Passage shown below:

NextEra, the company building the largest hybrid renewable project in the U.S. in northwestern Oklahoma stunned the renewable energy industry Wednesday by stating it plans to spend $1 billion next year on battery storage projects.
Already building the 700 MW facility west of Enid, the company will use Skeleton Creek wind farm to serve 21 utility members and other customers of Western Farmers Electric Cooperative.
In announcing its first-quarter financial results this week, the company said not only has its renewables development unit been unaffected by the coronavirus pandemic but it might benefit by being able to acquire troubled projects.
NextEra expects to build around 5 gigawatts of renewables capacity this year, and it added another 1.6 gigawatts of wind, solar and storage to its pipeline during the first quarter. None of its 2020 projects are expected to be delayed.
The company also made a stunning, if not entirely surprising, prediction: It will spend $1 billion on battery projects next year. NextEra believes it will be the first company in the world to cross that threshold for energy storage investments in a single year according to a report by Greentech Media.

End of Passage shown.
Dataset excerpts below:

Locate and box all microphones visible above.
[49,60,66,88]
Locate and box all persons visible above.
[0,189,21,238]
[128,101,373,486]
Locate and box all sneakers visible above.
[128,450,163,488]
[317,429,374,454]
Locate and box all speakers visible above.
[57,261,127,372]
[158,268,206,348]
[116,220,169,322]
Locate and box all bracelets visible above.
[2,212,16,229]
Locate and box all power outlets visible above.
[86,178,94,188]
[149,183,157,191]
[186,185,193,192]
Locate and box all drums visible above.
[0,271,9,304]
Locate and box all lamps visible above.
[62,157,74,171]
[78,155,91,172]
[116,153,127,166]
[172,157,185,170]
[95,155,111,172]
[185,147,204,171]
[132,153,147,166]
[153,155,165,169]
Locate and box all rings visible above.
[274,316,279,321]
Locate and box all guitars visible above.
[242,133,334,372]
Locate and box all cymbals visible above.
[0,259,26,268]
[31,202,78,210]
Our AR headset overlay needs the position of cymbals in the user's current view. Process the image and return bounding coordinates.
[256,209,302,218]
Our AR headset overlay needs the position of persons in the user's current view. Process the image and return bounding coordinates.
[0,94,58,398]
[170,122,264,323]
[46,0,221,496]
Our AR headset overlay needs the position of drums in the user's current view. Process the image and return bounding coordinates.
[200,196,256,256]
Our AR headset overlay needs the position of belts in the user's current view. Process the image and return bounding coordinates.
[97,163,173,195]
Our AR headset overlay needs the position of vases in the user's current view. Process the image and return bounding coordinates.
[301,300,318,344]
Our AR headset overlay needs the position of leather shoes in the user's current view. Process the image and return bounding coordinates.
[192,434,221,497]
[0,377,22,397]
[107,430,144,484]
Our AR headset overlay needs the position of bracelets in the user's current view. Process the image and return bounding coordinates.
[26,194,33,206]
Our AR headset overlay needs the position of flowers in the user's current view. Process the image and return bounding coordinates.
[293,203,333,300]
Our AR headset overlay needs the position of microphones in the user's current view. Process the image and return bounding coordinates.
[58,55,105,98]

End of Dataset excerpts.

▶ Description of the task: Quote the NextEra article above in full, word for word.

▶ Solved problem:
NextEra, the company building the largest hybrid renewable project in the U.S. in northwestern Oklahoma stunned the renewable energy industry Wednesday by stating it plans to spend $1 billion next year on battery storage projects.
Already building the 700 MW facility west of Enid, the company will use Skeleton Creek wind farm to serve 21 utility members and other customers of Western Farmers Electric Cooperative.
In announcing its first-quarter financial results this week, the company said not only has its renewables development unit been unaffected by the coronavirus pandemic but it might benefit by being able to acquire troubled projects.
NextEra expects to build around 5 gigawatts of renewables capacity this year, and it added another 1.6 gigawatts of wind, solar and storage to its pipeline during the first quarter. None of its 2020 projects are expected to be delayed.
The company also made a stunning, if not entirely surprising, prediction: It will spend $1 billion on battery projects next year. NextEra believes it will be the first company in the world to cross that threshold for energy storage investments in a single year according to a report by Greentech Media.